#### [What is required]
Locate "Is the scattered" in the listing. Transcribe the line that contains it and every line that follows, through the last, omitting all pictures.

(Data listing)
○ ○ ○ ○

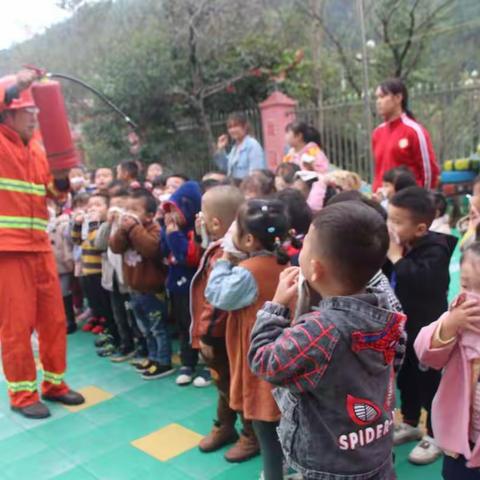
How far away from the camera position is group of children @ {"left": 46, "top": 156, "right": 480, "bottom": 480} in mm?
1472

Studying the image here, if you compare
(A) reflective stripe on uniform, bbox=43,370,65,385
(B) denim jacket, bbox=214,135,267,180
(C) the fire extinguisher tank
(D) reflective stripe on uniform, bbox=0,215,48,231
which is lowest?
(A) reflective stripe on uniform, bbox=43,370,65,385

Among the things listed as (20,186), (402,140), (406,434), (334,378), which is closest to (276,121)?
(402,140)

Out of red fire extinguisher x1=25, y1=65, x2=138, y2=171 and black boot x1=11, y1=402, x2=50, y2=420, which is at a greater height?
red fire extinguisher x1=25, y1=65, x2=138, y2=171

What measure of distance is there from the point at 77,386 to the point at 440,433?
2.75 meters

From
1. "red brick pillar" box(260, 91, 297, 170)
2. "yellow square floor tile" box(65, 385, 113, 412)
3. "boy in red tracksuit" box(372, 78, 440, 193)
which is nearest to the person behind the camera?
"yellow square floor tile" box(65, 385, 113, 412)

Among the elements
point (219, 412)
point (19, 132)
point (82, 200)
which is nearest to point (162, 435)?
point (219, 412)

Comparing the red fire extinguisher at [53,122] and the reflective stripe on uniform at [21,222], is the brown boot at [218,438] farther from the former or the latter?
the red fire extinguisher at [53,122]

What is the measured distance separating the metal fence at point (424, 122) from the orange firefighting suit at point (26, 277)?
5613 millimetres

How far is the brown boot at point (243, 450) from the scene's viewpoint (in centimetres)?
275

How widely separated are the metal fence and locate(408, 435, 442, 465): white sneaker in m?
5.91

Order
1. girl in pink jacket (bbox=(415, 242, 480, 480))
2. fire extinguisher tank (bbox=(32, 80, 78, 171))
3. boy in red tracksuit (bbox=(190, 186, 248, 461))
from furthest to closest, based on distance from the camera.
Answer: fire extinguisher tank (bbox=(32, 80, 78, 171)) → boy in red tracksuit (bbox=(190, 186, 248, 461)) → girl in pink jacket (bbox=(415, 242, 480, 480))

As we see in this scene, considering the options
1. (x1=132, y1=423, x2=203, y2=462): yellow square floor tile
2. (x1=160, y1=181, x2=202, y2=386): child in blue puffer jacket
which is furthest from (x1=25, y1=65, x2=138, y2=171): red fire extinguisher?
(x1=132, y1=423, x2=203, y2=462): yellow square floor tile

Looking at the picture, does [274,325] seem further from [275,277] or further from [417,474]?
[417,474]

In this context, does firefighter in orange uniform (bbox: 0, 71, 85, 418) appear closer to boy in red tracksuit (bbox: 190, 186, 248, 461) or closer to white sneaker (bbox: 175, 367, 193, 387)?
white sneaker (bbox: 175, 367, 193, 387)
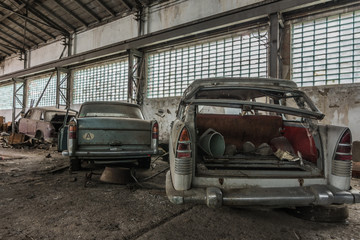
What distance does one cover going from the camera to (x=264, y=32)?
22.6 feet

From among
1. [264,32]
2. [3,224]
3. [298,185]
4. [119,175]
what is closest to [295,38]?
[264,32]

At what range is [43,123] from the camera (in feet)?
24.7

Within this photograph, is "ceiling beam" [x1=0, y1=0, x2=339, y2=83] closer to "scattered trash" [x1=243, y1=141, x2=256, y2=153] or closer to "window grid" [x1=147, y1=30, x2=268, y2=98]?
"window grid" [x1=147, y1=30, x2=268, y2=98]

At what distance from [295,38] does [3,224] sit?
26.5 ft

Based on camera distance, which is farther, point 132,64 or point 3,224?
point 132,64

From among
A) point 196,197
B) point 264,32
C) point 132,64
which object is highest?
point 264,32

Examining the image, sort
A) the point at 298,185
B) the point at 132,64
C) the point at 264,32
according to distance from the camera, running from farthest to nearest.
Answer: the point at 132,64 → the point at 264,32 → the point at 298,185

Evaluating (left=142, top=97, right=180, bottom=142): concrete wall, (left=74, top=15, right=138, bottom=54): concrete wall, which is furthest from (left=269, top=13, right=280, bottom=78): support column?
(left=74, top=15, right=138, bottom=54): concrete wall

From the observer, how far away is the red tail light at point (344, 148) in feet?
6.48

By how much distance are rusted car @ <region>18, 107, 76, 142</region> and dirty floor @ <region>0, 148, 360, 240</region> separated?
4491 millimetres

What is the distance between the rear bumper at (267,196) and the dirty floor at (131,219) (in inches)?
14.9

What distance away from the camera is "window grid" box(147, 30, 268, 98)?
708 cm

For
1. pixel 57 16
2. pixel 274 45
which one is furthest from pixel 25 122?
pixel 274 45

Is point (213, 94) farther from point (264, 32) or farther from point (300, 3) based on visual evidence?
point (264, 32)
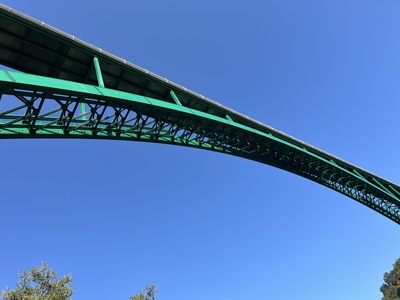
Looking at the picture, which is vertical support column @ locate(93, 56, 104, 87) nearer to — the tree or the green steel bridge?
the green steel bridge

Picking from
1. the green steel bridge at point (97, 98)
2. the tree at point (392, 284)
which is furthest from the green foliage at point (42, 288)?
the tree at point (392, 284)

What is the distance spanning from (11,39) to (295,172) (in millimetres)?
22855

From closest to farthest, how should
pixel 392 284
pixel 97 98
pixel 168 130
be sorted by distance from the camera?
pixel 97 98, pixel 168 130, pixel 392 284

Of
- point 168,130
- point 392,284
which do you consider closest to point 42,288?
point 168,130

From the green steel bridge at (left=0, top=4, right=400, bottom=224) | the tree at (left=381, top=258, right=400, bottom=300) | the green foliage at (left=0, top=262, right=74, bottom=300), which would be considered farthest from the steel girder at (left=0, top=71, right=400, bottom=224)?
the tree at (left=381, top=258, right=400, bottom=300)

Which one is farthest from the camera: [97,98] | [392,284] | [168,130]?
[392,284]

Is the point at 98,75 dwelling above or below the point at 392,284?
above

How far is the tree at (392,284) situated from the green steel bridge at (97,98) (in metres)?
53.9

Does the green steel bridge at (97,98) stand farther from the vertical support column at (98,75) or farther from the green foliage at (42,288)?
the green foliage at (42,288)

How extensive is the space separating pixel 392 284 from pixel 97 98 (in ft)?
252

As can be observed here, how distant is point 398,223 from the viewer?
33.5 metres

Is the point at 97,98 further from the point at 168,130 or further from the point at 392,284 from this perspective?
the point at 392,284

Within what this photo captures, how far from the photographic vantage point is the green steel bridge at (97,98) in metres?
12.1

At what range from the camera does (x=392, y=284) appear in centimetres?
6775
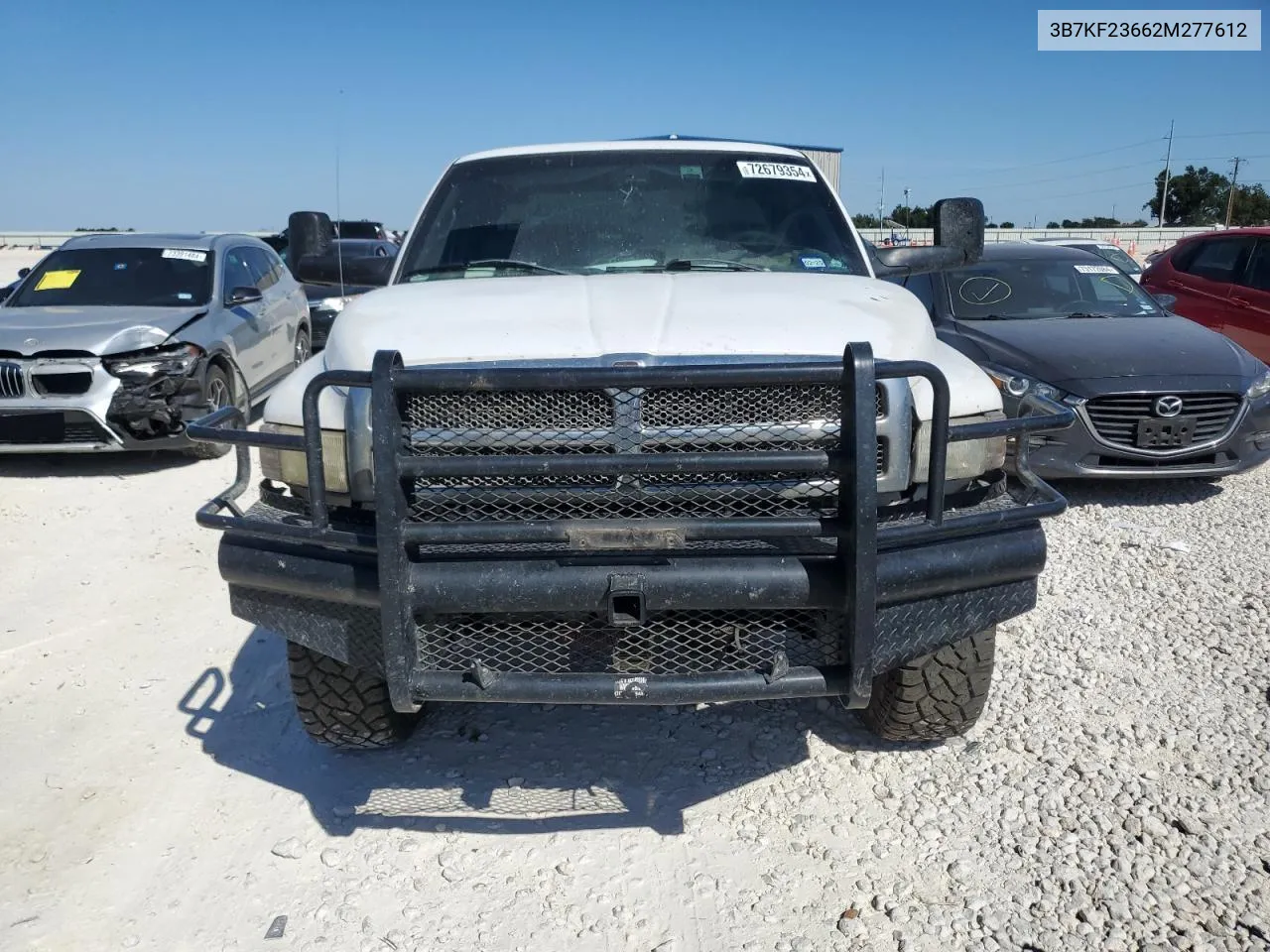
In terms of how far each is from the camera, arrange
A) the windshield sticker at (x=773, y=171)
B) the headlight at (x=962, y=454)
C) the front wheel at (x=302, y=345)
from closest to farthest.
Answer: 1. the headlight at (x=962, y=454)
2. the windshield sticker at (x=773, y=171)
3. the front wheel at (x=302, y=345)

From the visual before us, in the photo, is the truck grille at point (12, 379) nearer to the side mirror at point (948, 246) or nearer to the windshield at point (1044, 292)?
the side mirror at point (948, 246)

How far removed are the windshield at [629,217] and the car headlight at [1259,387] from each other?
3.87m

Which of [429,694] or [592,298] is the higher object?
[592,298]

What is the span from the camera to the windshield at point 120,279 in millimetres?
8250

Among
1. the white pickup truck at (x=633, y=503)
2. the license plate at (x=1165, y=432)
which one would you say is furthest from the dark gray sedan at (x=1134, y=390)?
the white pickup truck at (x=633, y=503)

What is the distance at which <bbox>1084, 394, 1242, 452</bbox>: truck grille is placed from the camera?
20.8ft

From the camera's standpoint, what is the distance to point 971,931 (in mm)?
2629

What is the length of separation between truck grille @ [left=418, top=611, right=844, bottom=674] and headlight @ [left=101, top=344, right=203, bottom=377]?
5566mm

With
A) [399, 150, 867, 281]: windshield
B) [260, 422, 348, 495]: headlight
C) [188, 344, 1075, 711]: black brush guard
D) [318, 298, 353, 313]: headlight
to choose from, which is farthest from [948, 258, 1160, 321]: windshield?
[260, 422, 348, 495]: headlight

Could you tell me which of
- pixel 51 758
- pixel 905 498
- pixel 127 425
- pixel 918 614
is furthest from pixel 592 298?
pixel 127 425

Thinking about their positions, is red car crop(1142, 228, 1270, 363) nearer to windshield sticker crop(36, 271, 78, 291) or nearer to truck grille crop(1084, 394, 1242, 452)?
truck grille crop(1084, 394, 1242, 452)

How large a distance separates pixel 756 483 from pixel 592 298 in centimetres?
92

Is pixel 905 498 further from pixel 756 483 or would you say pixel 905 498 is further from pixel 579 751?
pixel 579 751

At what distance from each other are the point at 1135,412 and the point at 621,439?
4.87 meters
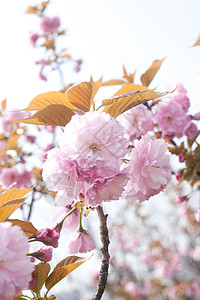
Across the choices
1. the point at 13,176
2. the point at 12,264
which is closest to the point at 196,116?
the point at 12,264

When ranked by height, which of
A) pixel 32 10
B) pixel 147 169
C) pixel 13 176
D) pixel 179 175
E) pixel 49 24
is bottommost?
A: pixel 13 176

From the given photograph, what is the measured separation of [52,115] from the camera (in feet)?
2.35

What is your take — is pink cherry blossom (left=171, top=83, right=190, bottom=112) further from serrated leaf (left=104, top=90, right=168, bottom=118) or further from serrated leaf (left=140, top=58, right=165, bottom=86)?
serrated leaf (left=104, top=90, right=168, bottom=118)

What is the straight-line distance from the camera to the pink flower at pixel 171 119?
1.44 meters

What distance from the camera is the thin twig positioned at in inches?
27.2

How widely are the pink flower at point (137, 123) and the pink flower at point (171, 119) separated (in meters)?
0.05

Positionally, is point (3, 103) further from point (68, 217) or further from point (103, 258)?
point (103, 258)

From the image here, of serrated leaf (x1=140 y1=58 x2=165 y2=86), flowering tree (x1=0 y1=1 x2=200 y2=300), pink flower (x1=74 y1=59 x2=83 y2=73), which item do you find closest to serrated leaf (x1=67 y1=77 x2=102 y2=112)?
flowering tree (x1=0 y1=1 x2=200 y2=300)

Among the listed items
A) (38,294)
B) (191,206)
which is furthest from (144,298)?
(38,294)

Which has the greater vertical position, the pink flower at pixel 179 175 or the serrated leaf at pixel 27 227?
the serrated leaf at pixel 27 227

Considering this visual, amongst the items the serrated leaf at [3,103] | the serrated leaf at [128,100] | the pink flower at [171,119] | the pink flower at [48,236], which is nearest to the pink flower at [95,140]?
the serrated leaf at [128,100]

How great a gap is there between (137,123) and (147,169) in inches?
30.2

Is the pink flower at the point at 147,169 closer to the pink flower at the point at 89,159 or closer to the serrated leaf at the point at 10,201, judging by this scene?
the pink flower at the point at 89,159

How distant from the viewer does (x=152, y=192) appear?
0.74 metres
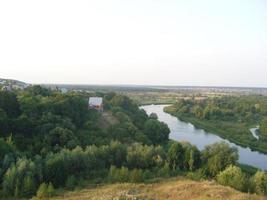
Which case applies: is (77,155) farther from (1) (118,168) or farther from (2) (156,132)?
(2) (156,132)

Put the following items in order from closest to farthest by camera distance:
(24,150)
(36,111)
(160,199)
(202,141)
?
(160,199), (24,150), (36,111), (202,141)

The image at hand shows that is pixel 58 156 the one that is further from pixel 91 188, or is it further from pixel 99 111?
pixel 99 111

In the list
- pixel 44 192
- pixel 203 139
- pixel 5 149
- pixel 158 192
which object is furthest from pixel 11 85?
pixel 158 192

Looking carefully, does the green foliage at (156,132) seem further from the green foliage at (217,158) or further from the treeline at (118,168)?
the green foliage at (217,158)

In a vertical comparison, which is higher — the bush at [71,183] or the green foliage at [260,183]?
the green foliage at [260,183]

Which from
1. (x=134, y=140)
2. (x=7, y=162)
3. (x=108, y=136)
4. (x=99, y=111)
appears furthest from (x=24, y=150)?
(x=99, y=111)

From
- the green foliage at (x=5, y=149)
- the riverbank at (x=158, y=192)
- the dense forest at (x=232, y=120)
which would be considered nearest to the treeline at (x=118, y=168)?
the green foliage at (x=5, y=149)
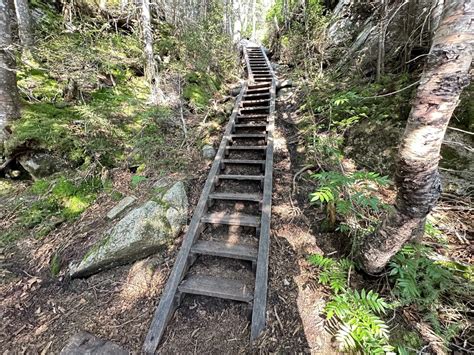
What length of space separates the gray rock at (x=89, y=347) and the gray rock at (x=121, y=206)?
4.79 feet

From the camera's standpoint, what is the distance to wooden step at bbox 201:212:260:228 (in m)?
2.73

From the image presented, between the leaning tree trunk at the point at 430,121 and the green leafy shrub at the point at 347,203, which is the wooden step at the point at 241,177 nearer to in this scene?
the green leafy shrub at the point at 347,203

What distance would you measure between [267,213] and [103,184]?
278 centimetres

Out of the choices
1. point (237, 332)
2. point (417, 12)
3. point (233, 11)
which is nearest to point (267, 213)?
point (237, 332)

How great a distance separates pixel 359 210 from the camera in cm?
240

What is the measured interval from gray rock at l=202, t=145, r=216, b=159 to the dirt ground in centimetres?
188

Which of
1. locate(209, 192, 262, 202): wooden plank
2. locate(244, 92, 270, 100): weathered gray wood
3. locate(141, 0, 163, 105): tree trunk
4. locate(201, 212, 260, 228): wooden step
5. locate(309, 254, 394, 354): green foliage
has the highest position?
locate(141, 0, 163, 105): tree trunk

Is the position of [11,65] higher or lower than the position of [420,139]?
higher

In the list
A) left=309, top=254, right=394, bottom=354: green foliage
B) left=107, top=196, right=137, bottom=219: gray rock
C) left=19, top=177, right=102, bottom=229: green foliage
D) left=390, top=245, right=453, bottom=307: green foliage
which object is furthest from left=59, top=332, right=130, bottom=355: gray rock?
left=390, top=245, right=453, bottom=307: green foliage

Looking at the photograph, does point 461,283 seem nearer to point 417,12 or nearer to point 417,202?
point 417,202

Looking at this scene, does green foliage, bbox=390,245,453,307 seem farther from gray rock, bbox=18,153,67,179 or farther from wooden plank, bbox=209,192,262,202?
gray rock, bbox=18,153,67,179

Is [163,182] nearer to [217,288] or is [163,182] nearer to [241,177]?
[241,177]

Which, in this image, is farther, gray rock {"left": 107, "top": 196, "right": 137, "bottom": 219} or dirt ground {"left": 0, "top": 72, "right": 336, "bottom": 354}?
gray rock {"left": 107, "top": 196, "right": 137, "bottom": 219}

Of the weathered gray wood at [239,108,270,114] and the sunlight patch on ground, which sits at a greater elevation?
the weathered gray wood at [239,108,270,114]
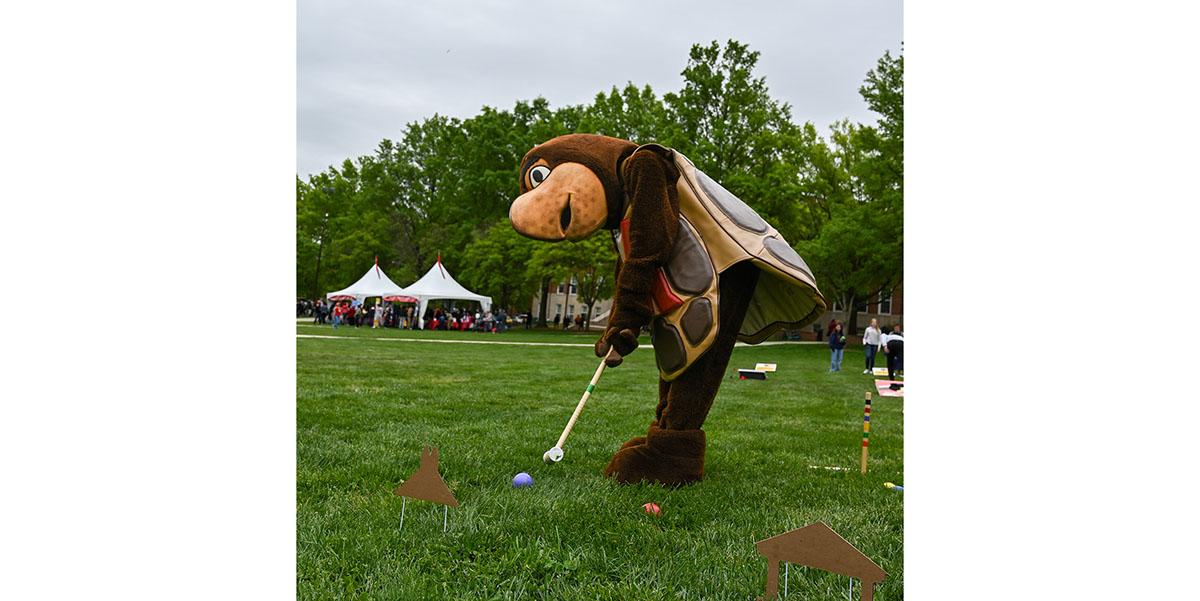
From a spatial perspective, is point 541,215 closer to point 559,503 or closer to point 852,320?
point 559,503

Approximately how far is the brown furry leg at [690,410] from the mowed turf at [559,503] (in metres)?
0.14

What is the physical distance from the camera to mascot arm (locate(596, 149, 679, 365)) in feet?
13.3

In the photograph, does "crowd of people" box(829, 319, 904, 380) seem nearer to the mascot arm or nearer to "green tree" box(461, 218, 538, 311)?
the mascot arm

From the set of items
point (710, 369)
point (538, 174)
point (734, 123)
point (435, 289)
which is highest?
point (734, 123)

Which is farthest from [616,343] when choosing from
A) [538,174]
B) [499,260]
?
[499,260]

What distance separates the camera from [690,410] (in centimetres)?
448

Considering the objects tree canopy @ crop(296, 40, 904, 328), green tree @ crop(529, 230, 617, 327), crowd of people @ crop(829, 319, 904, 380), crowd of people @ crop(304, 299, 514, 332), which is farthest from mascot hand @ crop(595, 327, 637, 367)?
crowd of people @ crop(304, 299, 514, 332)

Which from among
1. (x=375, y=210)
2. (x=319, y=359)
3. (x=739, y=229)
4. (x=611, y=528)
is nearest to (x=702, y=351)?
(x=739, y=229)

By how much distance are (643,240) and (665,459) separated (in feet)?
4.65

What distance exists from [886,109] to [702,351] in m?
20.5

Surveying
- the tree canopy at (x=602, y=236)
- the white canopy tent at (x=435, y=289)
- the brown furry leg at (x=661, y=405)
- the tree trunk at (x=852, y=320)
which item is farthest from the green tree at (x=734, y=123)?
the brown furry leg at (x=661, y=405)

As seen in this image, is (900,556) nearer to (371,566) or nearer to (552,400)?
(371,566)

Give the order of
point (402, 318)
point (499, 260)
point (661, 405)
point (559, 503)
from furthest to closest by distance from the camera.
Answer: point (402, 318) → point (499, 260) → point (661, 405) → point (559, 503)

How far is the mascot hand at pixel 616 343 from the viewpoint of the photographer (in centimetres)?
415
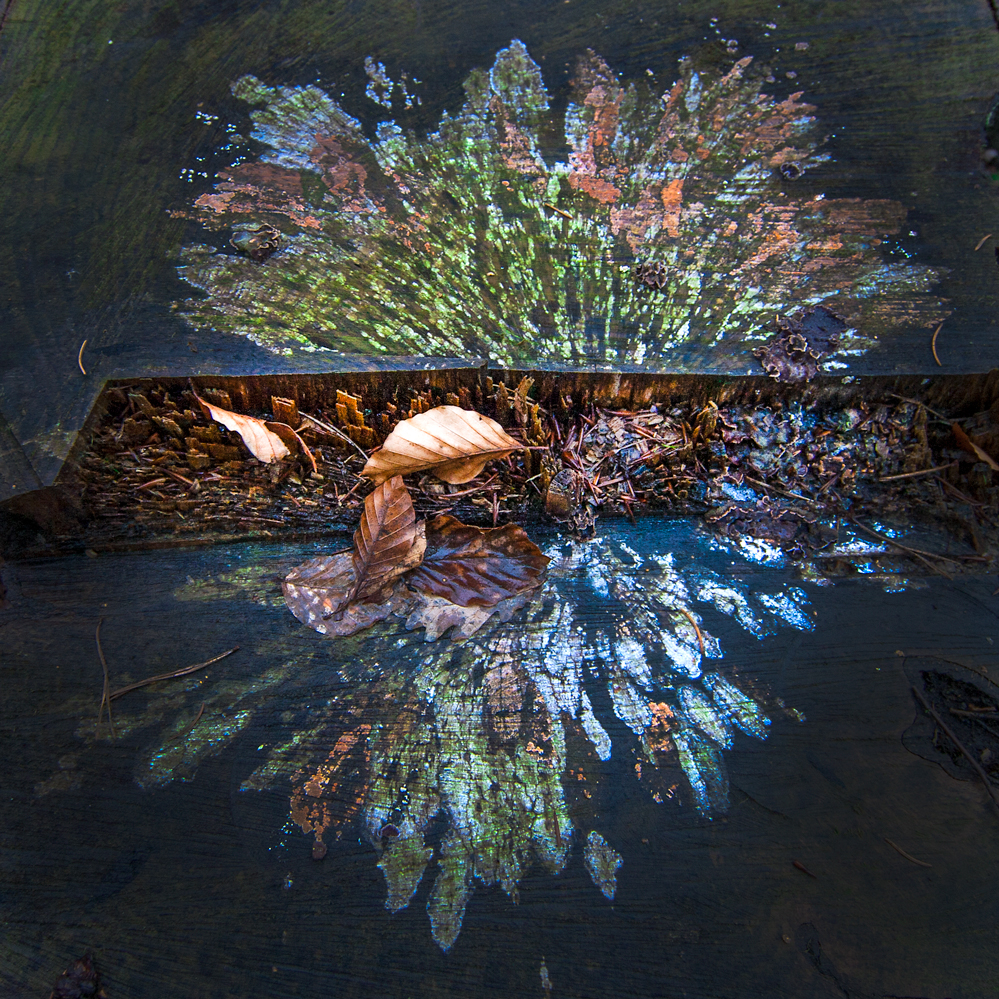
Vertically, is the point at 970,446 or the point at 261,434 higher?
the point at 261,434

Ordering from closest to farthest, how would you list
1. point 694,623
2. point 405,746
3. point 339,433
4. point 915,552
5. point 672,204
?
point 405,746, point 694,623, point 915,552, point 339,433, point 672,204

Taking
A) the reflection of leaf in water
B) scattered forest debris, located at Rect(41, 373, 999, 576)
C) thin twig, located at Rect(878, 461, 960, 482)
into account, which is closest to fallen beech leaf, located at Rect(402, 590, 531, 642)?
the reflection of leaf in water

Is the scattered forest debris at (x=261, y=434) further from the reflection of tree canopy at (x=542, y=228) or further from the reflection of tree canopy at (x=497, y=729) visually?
the reflection of tree canopy at (x=497, y=729)

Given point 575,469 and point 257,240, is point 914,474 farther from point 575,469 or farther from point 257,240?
point 257,240

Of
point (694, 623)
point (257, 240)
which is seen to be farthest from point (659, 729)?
point (257, 240)

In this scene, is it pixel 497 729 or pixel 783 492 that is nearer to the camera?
pixel 497 729

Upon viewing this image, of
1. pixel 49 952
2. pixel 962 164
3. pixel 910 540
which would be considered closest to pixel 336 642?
pixel 49 952

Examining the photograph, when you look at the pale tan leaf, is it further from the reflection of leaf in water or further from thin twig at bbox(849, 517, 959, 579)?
thin twig at bbox(849, 517, 959, 579)
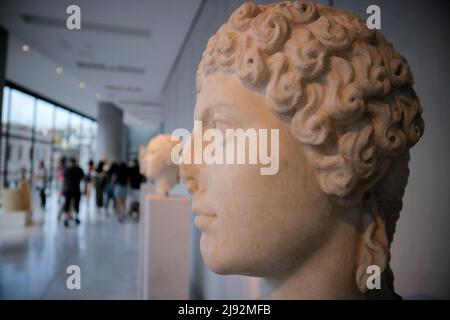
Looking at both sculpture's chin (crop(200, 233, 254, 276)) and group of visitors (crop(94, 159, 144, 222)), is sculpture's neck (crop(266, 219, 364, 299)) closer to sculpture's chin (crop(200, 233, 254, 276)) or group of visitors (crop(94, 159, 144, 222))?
sculpture's chin (crop(200, 233, 254, 276))

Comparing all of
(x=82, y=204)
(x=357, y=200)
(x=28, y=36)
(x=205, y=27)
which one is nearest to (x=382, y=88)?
(x=357, y=200)

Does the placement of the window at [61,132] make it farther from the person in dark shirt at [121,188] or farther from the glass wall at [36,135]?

○ ○ ○ ○

#### [Expected answer]
Is the scattered forest debris at (x=261, y=434) further from the reflection of tree canopy at (x=542, y=228) or further from the reflection of tree canopy at (x=497, y=729) visually?
the reflection of tree canopy at (x=497, y=729)

Given point 575,469 and point 257,240, is point 914,474 farther from point 575,469 or farther from point 257,240?
point 257,240

Of
point (694, 623)
point (257, 240)
which is seen to be farthest from point (659, 729)?
point (257, 240)

In this scene, is it pixel 497 729 or pixel 783 492 that is nearer to the camera?
pixel 497 729

Upon viewing this image, of
1. pixel 49 952
2. pixel 962 164
3. pixel 910 540
which would be considered closest to pixel 336 642?
pixel 49 952

Examining the photograph, when you look at the pale tan leaf, is it further from the reflection of leaf in water or further from thin twig at bbox(849, 517, 959, 579)?
thin twig at bbox(849, 517, 959, 579)
Looking at both sculpture's chin (crop(200, 233, 254, 276)) and group of visitors (crop(94, 159, 144, 222)), is sculpture's neck (crop(266, 219, 364, 299)) closer to sculpture's chin (crop(200, 233, 254, 276)) or group of visitors (crop(94, 159, 144, 222))?
sculpture's chin (crop(200, 233, 254, 276))

Comparing all of
(x=82, y=204)
(x=357, y=200)
(x=28, y=36)
(x=205, y=27)
which one is nearest to (x=382, y=88)?
(x=357, y=200)

Does the placement of the window at [61,132] make it farther from the person in dark shirt at [121,188] or farther from the glass wall at [36,135]?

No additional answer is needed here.